The SVG spec refers the reader to the XML Base spec for the characters that may appear in the value of an id
attribute.
The XML Base spec, however, does not spell out these characters, AFAICT. Instead, it makes its recommendations in terms of "Unicode properties" ID_Start
and ID_Continue
.
I am looking for a table (or tables) listing explicitly those characters that have the ID_Start
and/or ID_Continue
properties.
(In case that different applications or XML-based standards may specify their own sets of characters with the ID_Start
and/or the ID_Continue
properties, I am interested in HTML5-embeded SVG.)

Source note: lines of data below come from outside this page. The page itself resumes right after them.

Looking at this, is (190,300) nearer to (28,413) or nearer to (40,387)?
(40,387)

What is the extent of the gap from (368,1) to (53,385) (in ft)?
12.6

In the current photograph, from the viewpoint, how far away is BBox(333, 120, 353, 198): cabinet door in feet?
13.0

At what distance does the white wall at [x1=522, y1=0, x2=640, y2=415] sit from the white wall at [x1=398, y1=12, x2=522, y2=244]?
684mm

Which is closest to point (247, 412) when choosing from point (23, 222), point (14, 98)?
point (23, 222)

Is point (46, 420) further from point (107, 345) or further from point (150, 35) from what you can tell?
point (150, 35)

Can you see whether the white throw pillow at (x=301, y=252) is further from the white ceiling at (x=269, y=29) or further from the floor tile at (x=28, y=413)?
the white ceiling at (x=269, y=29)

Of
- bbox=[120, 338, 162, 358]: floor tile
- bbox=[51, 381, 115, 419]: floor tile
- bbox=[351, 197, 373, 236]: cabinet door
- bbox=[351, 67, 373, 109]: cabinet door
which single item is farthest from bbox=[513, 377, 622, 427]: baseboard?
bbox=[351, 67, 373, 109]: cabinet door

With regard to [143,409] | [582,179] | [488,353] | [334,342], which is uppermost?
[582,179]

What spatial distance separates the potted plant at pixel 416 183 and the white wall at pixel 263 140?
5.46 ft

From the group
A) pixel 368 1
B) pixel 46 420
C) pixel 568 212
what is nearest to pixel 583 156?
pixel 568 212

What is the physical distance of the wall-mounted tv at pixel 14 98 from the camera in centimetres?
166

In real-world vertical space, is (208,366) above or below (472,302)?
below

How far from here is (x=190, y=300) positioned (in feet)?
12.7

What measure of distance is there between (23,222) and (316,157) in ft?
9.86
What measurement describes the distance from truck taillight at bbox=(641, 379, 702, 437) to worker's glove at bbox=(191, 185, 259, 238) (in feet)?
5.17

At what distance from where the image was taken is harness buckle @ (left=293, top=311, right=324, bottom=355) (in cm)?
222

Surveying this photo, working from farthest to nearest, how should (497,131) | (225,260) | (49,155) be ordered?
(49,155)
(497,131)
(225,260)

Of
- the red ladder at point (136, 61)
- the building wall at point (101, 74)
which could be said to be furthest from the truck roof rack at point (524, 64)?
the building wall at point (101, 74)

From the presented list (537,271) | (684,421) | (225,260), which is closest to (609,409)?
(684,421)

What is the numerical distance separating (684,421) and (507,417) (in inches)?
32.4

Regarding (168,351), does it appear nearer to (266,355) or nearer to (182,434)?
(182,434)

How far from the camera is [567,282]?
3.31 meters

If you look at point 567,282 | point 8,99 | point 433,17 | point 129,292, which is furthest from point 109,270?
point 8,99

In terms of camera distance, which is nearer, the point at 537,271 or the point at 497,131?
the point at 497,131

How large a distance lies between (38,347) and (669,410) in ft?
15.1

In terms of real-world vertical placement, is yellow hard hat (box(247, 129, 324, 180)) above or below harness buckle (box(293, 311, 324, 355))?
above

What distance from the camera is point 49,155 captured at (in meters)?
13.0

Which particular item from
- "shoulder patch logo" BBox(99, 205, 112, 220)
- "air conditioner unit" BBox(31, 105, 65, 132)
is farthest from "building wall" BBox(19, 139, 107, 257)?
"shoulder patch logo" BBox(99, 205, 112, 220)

I found a repo on Github that generates bunch of different tables using Python scripts based on Unicode standard. For example here are tables for ID_START
, ID_CONTINUE
, XID_START
, XID_CONTINUE
etc: https://github.com/sourtin/libucd/blob/master/src/tables/bool.rs
Edit: I think they are parsed from XML databases provided in: http://www.unicode.org/Public/5.2.0/ucdxml/
Seems that the allowed character range is defined :
An attribute value is:
AttValue ::= '"' ([^<&"] | Reference)* '"'
| "'" ([^<&'] | Reference)* "'"
http://www.w3.org/TR/2008/REC-xml-20081126/#NT-AttValue
A Reference is:
Reference ::= EntityRef | CharRef
http://www.w3.org/TR/2008/REC-xml-20081126/#NT-Reference
CharRef bring us to Char here:
Char ::= #x9 | #xA | #xD | [#x20-#xD7FF] | [#xE000-#xFFFD] | [#x10000-#x10FFFF] /* any Unicode character, excluding the surrogate blocks, FFFE, and FFFF. */
http://www.w3.org/TR/2008/REC-xml-20081126/#NT-Char